E così, dopo dieci anni, Stranger Things si congeda. Lo fa con una puntata, almeno a mio parere, impeccabile nonostante le incoerenze, dove ogni anomalia svanisce, così come si chiude il tempo dei giochi e dell’adolescenza: i protagonisti vanno verso il mondo, chi andrà al college, chi in una grande città, chi inizia a lavorare in un giornale. E qualcuno, come Gordie de Il corpo di Stephen King (omaggiatissimo in tutta la serie) scrive, e racconta, come è giusto che sia. Ma le storie non finiscono, perché ci sono altri, i fratellini e le sorelline, che prenderanno il posto dei personaggi principali attorno al tavolo, per giocare a Dungeons&Dragons.

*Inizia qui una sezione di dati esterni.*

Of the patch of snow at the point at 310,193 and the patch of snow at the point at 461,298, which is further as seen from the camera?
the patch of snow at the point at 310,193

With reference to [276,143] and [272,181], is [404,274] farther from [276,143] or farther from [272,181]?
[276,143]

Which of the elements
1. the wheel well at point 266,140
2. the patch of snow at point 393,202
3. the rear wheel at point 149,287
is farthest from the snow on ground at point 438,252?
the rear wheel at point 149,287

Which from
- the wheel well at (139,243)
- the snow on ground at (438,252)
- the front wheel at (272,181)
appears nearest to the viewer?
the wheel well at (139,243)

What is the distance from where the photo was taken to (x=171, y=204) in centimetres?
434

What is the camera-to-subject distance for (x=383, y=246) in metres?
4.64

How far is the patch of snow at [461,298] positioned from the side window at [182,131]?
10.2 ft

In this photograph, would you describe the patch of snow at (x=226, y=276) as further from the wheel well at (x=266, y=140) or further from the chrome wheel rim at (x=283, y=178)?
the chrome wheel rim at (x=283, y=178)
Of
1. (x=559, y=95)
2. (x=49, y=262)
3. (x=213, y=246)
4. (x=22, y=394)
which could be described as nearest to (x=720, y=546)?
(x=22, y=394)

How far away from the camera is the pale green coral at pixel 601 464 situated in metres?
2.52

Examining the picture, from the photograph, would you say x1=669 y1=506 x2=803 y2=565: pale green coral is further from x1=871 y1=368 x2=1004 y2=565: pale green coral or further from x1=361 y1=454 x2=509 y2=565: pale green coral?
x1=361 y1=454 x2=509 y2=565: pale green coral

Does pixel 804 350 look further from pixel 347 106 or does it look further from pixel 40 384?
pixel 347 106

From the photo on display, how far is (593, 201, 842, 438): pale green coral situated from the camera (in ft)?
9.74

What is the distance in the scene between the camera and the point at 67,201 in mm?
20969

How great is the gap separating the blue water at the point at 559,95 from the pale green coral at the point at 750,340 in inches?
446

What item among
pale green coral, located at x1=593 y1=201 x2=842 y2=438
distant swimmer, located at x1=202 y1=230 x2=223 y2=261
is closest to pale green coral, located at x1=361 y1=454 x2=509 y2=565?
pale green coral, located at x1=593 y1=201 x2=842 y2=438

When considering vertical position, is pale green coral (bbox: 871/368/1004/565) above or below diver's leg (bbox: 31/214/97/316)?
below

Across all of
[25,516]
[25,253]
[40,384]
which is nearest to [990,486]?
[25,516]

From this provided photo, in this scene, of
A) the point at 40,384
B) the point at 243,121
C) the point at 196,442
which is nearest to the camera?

Nei fatti, Stranger Things ha raccontato cosa significa crescere avendo fede: fede nella fantasia, nei mostri che possono esistere davvero, e fede nel fatto che i mostri si possono sconfiggere, fede nell’amicizia, fede nel futuro. Solo i bambini e i ragazzi non si accorgono che stanno cambiando e dunque non possono temere il cambiamento: lo faranno dopo, una volta adulti, quando si guarderanno indietro. Ma la meravigliosa estate de Il corpo, e di It, e di tutti i libri kinghiani dove ci sono bambini e ragazzi, sembra non finire mai e potersi prolungare all’infinito. Perché i bambini e i ragazzi hanno appunto fede, farà dire King a uno dei suoi personaggi. I bambini e i ragazzi credono ancora (o credevano) alla fatina dei denti e persino a Babbo Natale, credono nei fantasmi e nei lupi mannari e, in una parola, credono nella magia. Proprio quella che, crescendo, si dimentica: al massimo, alcuni uomini e alcune donne provano a ricrearla nei libri, nei film, nelle serie televisive, cercando di ricordare come si viveva da dodicenni.
Nell’ultima puntata di Stranger Things, Mike, e poi tutti gli altri, dicono le parole chiave: “Io ci credo”. E’ lo stesso atto di fiducia nelle storie con cui si chiudeva Game of Thrones, che aveva un finale più sgangherato ma con la stessa finalità: ogni anomalia svanisce, ognuno prosegue la propria vita, senza draghi e senza mostri, inoltrandosi nell’età adulta.
Resta una piccola domanda: noi che abbiamo amato Eddie il ribelle, quanto tolleriamo, da adulti, le persone vere che escono dal canone? Temo molto poco. E temo anche che quando guardiamo con tenerezza alle amicizie degli adolescenti, alla forza del gruppo, alle speranze e al coraggio, pensiamo ai noi stessi che forse eravamo davvero (o forse no), ma che sicuramente, nella maggior parte dei casi, oggi non siamo.
Quanto alle storie, beh, chi ci crede (in numero minore, temo anche questo) sa che sono una delle possibilità di salvezza, anche quando non spiegano tutto, come in Stranger Things.